The Sunday Independent [Das unabhängige Sonntagsblatt]:

Frauen zeigen Flagge für Kuba

Sonntag, 30. September

Treffen mit Irma González: Sie ist 23 Jahre alt, sie ist Kubanerin, und sie ist auf keiner beneidenswerten Mission: der Befreiung der Cuban Five.
Ihr Vater René González Sehwerert wurde gemeinsam mit Gerardo Hernández, Ramón Labañino, Antonio Guerrero und Fernando González Llort aufgrund von Anklagen verurteilt, von denen behauptet wird, dass es keine Beweise für sie gebe.
Während die Fünf in Gefängnissen der Vereinigten Staaten schmachten, kämpfen ihre Familien und die kubanische Regierung eine harte Schlacht um Gerechtigkeit.
González ist mit Adriana Pérez, der Ehefrau von Gerardo Hernández und Magali Llort, der Mutter von Fernando González nach Südafrika gekommen.
Die drei Männer, die sie vertreten, gehörten zu den kubanischen Streitkräften, die Ende 1987 und Anfang 1988 in Cuito Cuanavale in Angola 137 Tage lang an der Seite der MPLA kämpften. Sie trieben die Truppen der South African Defense Force [südafrikanischen Verteidigungsmacht, Anm. d. Ü.] zurück nach Namibia.
Verständlicherweise hat Südafrika gegenüber dieser Besuchergruppe, die hier bei der South African League of the Friends of Cuba Society [Südafrikanische Liga der Freunde der Kubanischen Gesellschaft, Anm. d. Ü.] zu Gast ist, eine besondere Verpflichtung. Angola und Namibia sind in ihrer Reiseroute eingeschlossen.
González wurde wegen ihrer Englischkenntnisse, ihrer Fähigkeiten, sich zu artikulieren und möglicherweise wegen ihrer Coolness zur Sprecherin ernannt. Ihr Aufruf an die "edlen Menschen" der Welt zur Solidarität und ihr Appell an die "Menschlichkeit" sind jedoch alles andere als "cool". Ihre Ansprache in der vergangenen Woche an eine 700-köpfige Versammlung von Arbeitern bei dem Cosatu Central Committee-Treffen in Johannesburg war leidenschaftlich.
Sie erinnerte ebenfalls das Volksparlament in Westkap an die schockierende Misere der Fünf, die gefangen gehalten werden, weil die USA glauben, sie stellten eine Gefahr für die "nationale Sicherheit" dar. Aber tatsächlich haben sie nach Gonzalez`Worten "versucht, Kuba zu beschützen".

- GESTELLTE AUFGABE A -
Stimmen die folgenden Aussagen mit dem Artikel über die Cuban Five überein? Beantworte jede mit Ja oder Nein und zitiere die entscheidenden Worte des Artikels wörtlich. (i) Irma González ist 23 Jahre alt. (ii) Die Versammlung beim Treffen des Cosatu Central Committee fand in Kapstadt statt. (iii) Die Kämpfe in Cuito Cuanavale dauerten 137 Tage.
- GESTELLTE AUFGABE B -
Mit wem ist Irma González laut dem Artikel über die Cuban Five nach Südafrika gekommen?
- GESTELLTE AUFGABE C -
Führe den Artikel über die Cuban Five im Anschluss an seinen letzten Satz weiter.

- DATENSÄTZE -
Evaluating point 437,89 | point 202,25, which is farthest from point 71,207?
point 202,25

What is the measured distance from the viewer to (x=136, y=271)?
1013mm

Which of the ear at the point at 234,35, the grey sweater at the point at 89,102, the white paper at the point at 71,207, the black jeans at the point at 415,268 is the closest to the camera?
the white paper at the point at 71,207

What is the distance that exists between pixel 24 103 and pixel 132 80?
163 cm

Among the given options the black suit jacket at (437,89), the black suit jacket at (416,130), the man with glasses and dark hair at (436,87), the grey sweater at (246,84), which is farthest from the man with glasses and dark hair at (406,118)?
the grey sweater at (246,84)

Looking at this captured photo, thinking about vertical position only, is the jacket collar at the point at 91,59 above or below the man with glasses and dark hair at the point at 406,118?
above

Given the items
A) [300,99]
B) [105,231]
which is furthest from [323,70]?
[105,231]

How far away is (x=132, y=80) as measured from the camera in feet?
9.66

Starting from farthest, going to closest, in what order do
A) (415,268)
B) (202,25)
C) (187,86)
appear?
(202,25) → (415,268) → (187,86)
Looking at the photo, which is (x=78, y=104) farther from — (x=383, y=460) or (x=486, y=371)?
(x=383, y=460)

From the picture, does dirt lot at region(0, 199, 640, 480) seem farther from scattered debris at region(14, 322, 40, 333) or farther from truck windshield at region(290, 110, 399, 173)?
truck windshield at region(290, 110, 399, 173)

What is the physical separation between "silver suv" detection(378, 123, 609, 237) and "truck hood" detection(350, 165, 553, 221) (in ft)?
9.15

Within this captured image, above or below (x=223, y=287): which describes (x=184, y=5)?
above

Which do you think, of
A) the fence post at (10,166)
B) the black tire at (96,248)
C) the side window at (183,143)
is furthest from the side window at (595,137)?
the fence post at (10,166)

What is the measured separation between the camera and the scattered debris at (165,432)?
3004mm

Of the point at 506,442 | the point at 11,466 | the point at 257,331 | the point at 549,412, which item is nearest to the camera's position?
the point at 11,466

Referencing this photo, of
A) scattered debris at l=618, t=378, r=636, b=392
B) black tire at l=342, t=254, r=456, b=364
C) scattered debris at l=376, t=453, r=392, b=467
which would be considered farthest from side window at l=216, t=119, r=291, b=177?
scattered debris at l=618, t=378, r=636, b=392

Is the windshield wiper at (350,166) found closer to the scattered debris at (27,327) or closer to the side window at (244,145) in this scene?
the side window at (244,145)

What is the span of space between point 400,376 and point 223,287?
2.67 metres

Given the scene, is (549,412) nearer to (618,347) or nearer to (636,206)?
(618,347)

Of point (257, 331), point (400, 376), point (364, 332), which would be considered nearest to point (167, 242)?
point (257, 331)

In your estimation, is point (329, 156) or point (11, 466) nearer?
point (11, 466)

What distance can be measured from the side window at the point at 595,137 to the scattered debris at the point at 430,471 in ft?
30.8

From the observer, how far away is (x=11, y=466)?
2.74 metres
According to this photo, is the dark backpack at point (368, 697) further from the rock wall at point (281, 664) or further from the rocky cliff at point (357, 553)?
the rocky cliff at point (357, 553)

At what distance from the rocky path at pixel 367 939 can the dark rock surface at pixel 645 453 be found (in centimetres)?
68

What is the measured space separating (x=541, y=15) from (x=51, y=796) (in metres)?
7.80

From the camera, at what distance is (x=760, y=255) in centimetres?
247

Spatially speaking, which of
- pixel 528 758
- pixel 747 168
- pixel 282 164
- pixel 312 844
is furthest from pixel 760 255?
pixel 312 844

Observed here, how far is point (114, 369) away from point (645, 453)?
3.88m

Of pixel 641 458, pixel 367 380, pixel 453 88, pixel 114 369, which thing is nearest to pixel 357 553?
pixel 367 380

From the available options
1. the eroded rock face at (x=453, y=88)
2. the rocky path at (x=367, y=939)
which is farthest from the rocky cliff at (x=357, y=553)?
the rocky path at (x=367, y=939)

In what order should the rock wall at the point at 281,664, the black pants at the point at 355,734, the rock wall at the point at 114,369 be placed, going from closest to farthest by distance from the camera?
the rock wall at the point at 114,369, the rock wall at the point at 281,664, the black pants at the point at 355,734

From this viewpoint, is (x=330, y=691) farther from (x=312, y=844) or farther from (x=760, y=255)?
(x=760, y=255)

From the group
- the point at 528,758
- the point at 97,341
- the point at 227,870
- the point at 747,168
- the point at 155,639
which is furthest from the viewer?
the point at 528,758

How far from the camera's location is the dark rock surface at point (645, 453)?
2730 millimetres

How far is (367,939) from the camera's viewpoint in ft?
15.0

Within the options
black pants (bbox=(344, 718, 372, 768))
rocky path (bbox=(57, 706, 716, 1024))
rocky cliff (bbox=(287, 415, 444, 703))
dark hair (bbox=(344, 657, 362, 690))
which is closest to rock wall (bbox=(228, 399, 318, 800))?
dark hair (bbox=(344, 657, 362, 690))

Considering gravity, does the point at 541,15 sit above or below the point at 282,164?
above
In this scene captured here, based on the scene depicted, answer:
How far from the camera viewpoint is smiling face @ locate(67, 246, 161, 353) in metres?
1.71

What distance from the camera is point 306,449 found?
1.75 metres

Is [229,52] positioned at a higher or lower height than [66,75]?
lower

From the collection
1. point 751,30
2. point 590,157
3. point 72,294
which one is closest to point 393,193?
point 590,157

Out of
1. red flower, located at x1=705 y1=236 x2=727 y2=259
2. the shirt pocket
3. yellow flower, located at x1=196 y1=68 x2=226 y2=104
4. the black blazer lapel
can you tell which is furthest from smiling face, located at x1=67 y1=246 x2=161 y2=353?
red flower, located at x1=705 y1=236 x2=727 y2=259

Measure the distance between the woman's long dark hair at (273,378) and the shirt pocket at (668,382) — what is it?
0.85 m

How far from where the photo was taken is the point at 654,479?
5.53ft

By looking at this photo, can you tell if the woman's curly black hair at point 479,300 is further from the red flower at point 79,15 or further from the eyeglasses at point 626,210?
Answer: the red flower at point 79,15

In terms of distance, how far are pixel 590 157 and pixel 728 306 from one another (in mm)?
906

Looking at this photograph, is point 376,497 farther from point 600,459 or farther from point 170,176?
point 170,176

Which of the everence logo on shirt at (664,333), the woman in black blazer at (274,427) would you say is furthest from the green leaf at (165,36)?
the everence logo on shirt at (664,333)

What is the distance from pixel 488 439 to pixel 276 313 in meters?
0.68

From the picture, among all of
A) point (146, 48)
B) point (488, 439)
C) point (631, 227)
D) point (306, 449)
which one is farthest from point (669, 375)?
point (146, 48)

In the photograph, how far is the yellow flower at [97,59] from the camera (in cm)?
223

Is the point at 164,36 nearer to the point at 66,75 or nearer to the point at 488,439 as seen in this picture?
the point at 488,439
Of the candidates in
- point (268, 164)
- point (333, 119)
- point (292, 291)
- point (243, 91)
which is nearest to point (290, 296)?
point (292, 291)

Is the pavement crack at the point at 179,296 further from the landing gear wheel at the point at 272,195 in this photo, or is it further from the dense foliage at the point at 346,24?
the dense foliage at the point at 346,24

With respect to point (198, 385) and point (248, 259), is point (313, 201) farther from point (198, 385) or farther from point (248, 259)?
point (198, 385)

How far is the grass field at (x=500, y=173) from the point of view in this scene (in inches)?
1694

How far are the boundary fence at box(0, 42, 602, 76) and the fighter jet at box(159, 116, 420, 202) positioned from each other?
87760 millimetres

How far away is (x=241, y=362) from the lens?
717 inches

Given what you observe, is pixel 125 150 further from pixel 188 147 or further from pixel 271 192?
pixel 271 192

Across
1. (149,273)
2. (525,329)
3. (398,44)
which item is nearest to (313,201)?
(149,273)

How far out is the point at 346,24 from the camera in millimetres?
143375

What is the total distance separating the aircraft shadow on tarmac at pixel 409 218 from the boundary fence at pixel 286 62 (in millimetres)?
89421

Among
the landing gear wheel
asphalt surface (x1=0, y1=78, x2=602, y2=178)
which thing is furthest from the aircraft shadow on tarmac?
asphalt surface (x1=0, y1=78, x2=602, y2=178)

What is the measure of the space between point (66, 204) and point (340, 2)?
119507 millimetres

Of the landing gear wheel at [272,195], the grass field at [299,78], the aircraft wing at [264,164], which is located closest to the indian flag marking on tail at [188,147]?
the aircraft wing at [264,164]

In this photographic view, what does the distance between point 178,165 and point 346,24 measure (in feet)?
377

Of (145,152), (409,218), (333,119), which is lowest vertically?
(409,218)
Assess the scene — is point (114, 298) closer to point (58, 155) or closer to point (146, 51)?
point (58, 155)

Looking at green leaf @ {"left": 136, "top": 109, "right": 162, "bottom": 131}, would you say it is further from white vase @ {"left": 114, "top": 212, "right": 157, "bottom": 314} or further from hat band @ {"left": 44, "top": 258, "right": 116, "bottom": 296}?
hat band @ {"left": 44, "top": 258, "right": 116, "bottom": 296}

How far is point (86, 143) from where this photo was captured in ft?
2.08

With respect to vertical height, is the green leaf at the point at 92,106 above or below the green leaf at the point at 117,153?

- ERWARTETE ANTWORT A -
(i) Ja: „Sie ist 23 Jahre alt“
(ii) Nein: „bei dem Cosatu Central Committee-Treffen in Johannesburg“
(iii) Ja: „137 Tage lang“

- ERWARTETE ANTWORT B -
Mit Adriana Pérez, der Ehefrau von Gerardo Hernández, und mit Magali Llort, der Mutter von Fernando González.

- ERWARTETE ANTWORT C -
Die Geschichte der Fünf ist zu einem internationalen Gesprächsstoff geworden. Sie ist, wie es die Verteidigung nennt, von "aufgeblähter und übertriebener Pyrotechnik" gekennzeichnet.
Sie geht so: Nach einer Flut terroristischer Bombenanschläge auf die kubanische Tourismusindustrie in den 1990ern schritt Kuba zur Tat. Es sandte die Fünf nach Miami, um die exilkubanischen Gruppen, die darauf aus sind, den revolutionären Staat in die Knie zu zwingen, zu unterwandern.
Sie schickten Information nach Kuba zurück, dazu gehörten geheime Pläne der Exilkubaner, ein US-Flugzeug herunterzuholen. Die kubanische Regierung stellte ein Dossier für das FBI zusammen.
Zwei Wochen später [es war knapp 3 Monate später, Anm. d. Ü.], am 12. September 1998, wurden die Fünf in Florida von FBI-Agenten verhaftet. Ihre Anklagen lauteten auf Tätigkeit als nichtregistrierte Agenten einer ausländischen Macht und auf Verschwörung, in den USA Spionage begehen zu wollen. Sie wurden in Miami ins Gefängnis geworfen, wo sie in Erwartung ihres Prozesses 18 Monate in Isolationshaft einsaßen [Anm. d. Ü.: Sie waren vor dem Prozess 17 Monate in Isolationshaft, aber im März 2003, nach ihrer Strafverurteilung im Dezember 2001 und vor ihrem 1. Berufungsantragsabgabetermin im April 2003 noch einmal einen Monat innerhalb ihrer jeweiligen Gefängnisse, s. Berichte auf dieser Website].
Im Juni 2001 wurden sie von einem Bundesgerichtshof in Miami wegen dieser Anklagen verurteilt und im Dezember 2001 wurde ihr Strafmaß verkündet. Sie sind allesamt dazu verurteilt, insgesamt viermal lebenslänglich und 75 Jahre zu verbüßen.
In dem Prozess und den folgenden Berufungsverhandlungen hat die Verteidigung behauptet, dass die Fünf niemals die USA ausspionierten. Sie waren ausgezogen, um zu "überwachen" und Geheimnisse über die von der CIA gedeckten Gruppen, einschließlich der Brothers to the Rescue [Brüder zur Rettung], Omega 7 und Alpha 66, zu sammeln.
Diese und andere Gruppen tragen die Verantwortung für die Terroranschläge auf die Insel. Solche Anschläge haben nach Schätzung der kubanischen Regierung in den vergangenen 40 Jahren über 3.000 Menschenleben und die Wirtschaft 54 Millionen $ gekostet (in R 324 Millionen).
Im August 2005 revidierte ein Drei-Richter-Gremium des 11. Bezirksberufungsgerichts in Atlanta die Verurteilungen und Strafurteile des Prozesses, wegen des "Missverhaltens der Staatsanwaltschaft" und weil die Verhandlung in Miami abgehalten wurde.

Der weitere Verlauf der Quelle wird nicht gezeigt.